» **WHAT TO DO**: Collect every line of the items below that contains the word "shirt", and copy each one out in full. Case counts.

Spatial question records
:::
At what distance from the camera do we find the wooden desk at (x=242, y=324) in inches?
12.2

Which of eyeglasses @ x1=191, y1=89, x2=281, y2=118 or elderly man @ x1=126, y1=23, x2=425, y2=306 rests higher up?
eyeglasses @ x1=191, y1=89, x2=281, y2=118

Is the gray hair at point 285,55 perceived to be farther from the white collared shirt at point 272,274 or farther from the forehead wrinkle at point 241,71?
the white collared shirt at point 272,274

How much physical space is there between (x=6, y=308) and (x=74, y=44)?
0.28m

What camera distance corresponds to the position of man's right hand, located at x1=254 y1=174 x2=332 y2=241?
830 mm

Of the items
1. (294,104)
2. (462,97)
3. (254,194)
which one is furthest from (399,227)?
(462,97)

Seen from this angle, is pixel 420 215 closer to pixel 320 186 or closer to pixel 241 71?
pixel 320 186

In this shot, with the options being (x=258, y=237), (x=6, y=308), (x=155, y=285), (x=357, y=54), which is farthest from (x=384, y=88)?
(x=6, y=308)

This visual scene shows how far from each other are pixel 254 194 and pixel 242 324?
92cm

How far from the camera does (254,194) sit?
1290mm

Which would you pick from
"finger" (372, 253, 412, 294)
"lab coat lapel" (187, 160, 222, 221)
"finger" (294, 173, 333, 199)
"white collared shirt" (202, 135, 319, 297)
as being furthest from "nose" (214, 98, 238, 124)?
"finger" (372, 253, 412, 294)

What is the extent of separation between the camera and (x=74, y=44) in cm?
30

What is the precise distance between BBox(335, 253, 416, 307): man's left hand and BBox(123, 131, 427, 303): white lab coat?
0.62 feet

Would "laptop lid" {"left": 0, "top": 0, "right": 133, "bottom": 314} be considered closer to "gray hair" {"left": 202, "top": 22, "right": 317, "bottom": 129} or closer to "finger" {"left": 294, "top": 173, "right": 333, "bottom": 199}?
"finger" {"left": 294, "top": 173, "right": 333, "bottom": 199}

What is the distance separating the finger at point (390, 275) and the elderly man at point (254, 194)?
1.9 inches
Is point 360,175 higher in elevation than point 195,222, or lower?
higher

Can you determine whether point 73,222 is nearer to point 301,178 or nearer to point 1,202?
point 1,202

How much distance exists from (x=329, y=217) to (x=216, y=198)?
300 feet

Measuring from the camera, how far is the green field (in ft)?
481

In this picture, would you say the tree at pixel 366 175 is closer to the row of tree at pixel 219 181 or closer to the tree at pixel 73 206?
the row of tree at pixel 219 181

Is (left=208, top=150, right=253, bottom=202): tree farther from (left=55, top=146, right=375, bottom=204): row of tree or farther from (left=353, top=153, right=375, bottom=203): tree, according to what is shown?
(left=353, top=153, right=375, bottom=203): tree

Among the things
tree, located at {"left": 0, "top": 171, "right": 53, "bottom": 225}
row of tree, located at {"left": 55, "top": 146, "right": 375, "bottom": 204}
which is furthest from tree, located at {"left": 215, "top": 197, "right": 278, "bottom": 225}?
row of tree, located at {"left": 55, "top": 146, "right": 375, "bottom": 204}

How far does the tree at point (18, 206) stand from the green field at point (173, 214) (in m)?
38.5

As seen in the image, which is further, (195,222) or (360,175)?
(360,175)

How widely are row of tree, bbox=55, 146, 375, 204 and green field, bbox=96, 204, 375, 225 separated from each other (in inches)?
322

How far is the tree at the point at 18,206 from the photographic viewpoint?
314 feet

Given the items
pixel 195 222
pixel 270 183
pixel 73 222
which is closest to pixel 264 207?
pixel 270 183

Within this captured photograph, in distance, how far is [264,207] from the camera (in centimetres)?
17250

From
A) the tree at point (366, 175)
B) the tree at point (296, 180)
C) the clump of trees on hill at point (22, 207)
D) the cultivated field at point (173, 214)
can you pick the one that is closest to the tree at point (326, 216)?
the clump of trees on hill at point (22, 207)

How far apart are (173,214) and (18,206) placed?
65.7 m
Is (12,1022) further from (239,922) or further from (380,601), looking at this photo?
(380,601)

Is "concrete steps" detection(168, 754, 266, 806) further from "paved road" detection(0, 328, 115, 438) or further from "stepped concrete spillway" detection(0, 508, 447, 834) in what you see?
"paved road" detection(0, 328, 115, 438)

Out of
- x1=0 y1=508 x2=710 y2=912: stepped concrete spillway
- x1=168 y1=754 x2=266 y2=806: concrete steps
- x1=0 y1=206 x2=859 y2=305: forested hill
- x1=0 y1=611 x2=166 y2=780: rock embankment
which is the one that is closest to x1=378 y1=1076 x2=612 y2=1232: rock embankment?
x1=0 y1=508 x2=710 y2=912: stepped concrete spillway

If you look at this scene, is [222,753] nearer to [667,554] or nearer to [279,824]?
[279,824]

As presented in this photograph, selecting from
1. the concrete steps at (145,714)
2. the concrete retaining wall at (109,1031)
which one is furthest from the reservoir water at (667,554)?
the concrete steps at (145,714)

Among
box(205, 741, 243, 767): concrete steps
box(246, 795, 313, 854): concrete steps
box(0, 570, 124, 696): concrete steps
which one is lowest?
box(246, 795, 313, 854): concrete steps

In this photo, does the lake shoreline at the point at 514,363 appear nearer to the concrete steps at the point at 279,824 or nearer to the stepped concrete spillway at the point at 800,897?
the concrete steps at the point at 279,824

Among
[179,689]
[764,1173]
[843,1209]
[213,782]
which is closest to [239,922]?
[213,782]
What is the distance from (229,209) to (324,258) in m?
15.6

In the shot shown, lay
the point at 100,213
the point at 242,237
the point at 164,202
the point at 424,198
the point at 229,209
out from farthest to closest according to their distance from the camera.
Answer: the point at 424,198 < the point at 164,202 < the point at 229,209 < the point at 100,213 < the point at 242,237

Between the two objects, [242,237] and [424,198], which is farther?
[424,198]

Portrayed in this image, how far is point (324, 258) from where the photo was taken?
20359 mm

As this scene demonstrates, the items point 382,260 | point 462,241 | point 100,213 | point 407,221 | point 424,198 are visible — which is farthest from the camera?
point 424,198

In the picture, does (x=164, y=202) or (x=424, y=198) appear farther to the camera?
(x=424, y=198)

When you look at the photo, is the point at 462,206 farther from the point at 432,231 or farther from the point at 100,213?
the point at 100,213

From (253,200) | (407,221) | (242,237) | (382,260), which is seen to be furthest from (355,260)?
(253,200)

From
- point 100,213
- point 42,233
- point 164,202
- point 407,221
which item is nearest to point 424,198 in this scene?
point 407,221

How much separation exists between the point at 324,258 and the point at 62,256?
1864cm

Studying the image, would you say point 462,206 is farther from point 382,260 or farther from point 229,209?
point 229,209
:::
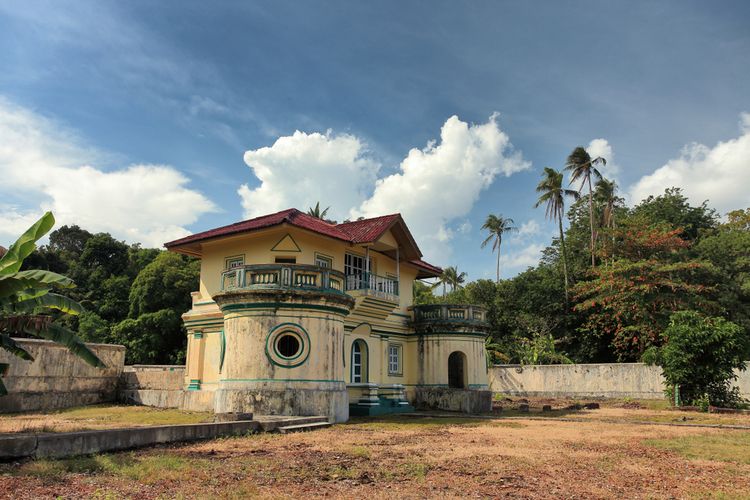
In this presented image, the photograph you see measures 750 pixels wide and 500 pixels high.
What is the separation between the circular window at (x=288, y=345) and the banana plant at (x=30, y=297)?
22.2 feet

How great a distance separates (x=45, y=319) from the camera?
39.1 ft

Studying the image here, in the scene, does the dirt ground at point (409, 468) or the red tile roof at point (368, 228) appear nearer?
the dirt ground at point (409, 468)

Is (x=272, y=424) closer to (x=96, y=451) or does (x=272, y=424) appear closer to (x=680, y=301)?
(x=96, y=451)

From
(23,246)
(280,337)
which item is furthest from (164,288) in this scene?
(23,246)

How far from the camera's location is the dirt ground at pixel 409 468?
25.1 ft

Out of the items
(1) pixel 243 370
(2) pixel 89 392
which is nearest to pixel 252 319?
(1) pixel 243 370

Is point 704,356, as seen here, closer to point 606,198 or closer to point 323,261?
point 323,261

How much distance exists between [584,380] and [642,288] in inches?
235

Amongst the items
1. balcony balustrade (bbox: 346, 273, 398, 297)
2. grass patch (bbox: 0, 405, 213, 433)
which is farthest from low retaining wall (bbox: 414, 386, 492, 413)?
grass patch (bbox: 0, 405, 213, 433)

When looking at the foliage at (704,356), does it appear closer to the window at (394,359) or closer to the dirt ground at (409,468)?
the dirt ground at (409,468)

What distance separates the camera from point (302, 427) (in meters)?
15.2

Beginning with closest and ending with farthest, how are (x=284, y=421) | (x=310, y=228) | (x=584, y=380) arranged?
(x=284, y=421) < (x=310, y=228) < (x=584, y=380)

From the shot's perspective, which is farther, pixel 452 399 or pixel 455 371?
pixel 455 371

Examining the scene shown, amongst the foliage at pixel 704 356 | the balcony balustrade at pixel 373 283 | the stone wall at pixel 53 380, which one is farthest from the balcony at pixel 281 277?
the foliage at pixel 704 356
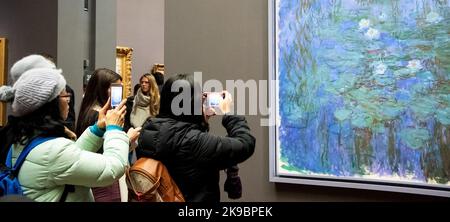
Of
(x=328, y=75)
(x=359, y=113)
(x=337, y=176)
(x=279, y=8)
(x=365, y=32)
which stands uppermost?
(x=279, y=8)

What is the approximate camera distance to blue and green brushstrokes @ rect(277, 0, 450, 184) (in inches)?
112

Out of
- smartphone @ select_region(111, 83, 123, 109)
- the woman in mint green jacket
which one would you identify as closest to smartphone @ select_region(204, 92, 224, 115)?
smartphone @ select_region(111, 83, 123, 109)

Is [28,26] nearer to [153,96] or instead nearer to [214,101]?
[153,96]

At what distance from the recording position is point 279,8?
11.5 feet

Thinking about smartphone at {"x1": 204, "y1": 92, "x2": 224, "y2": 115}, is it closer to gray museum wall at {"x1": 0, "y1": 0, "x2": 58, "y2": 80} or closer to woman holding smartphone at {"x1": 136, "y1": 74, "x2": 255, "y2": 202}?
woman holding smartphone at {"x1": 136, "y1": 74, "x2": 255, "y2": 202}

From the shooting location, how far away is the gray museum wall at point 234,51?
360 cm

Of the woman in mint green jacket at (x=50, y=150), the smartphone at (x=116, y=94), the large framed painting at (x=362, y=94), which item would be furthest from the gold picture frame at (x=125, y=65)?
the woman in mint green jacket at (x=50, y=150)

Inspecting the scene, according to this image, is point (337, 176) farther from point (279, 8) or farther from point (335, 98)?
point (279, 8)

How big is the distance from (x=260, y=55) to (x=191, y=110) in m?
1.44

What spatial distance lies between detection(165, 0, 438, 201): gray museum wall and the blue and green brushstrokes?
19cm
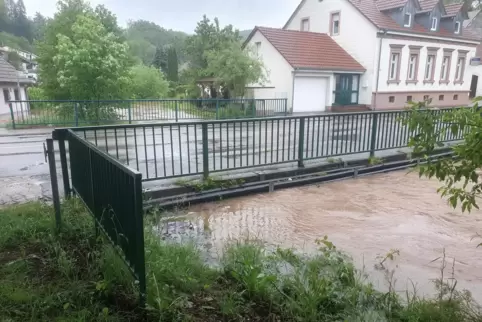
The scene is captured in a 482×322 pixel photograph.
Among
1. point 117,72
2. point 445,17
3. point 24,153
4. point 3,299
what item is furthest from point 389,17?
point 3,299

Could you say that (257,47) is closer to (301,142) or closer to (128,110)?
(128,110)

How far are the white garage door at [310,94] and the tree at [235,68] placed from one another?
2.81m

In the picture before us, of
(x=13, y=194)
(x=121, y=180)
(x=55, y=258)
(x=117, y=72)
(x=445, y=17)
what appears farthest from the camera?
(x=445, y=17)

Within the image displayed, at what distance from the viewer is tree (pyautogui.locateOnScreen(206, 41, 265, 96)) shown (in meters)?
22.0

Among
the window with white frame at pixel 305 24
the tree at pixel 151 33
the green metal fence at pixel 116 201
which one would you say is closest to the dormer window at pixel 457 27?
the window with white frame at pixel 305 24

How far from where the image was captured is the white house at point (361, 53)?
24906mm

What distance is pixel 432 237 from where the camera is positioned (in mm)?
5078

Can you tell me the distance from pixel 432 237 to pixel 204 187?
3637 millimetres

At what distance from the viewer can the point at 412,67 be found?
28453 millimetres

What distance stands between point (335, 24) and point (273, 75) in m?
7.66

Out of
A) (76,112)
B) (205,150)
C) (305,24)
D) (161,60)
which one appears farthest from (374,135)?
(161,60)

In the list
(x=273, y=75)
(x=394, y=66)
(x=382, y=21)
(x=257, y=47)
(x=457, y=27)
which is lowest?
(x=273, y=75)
:::
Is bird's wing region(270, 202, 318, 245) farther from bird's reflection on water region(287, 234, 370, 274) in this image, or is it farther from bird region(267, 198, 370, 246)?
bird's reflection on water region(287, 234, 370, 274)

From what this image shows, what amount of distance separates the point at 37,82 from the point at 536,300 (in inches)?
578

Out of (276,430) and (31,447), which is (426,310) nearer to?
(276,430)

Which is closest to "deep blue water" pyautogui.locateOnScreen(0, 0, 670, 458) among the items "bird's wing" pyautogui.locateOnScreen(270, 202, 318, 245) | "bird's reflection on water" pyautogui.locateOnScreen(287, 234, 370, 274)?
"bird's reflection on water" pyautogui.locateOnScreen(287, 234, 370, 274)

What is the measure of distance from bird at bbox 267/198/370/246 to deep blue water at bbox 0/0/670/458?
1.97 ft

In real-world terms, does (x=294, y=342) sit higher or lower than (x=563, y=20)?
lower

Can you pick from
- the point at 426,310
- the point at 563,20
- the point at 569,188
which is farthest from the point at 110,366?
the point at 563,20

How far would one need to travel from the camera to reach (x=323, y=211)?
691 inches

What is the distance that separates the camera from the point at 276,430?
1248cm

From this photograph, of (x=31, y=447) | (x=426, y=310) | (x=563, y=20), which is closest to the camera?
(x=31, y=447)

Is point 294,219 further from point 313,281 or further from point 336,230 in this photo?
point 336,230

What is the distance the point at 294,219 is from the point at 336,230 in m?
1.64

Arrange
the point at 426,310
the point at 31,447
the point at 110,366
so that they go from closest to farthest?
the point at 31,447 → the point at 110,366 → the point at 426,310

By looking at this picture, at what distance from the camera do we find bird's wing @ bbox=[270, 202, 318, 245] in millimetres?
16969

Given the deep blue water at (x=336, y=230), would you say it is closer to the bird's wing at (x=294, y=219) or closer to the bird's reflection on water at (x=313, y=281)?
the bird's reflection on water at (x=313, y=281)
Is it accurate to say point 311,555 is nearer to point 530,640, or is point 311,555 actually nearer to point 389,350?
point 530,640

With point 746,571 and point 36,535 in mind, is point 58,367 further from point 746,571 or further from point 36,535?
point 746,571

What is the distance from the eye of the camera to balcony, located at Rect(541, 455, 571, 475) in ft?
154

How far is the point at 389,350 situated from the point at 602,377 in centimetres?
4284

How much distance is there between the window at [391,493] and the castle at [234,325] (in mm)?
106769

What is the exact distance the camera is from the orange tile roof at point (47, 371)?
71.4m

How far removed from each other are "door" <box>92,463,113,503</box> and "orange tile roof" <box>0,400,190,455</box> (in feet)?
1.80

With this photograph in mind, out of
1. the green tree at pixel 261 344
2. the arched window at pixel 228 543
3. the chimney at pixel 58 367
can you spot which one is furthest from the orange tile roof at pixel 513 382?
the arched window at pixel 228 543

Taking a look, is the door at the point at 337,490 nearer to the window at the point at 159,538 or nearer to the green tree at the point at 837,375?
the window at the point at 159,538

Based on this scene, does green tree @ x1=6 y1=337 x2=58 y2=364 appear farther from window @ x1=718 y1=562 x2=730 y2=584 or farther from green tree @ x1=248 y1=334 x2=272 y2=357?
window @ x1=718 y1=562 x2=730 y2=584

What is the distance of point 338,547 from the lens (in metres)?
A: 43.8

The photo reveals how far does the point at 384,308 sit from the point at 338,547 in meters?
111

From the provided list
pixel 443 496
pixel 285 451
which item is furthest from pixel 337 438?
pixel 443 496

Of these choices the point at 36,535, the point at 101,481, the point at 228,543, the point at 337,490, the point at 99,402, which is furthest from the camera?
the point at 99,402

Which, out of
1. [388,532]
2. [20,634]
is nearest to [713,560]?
:::
» **RESPONSE**:
Is the gray hair at point 285,55 perceived to be farther from the white collared shirt at point 272,274 or farther from the forehead wrinkle at point 241,71?
the white collared shirt at point 272,274
"white collared shirt" (202, 135, 319, 297)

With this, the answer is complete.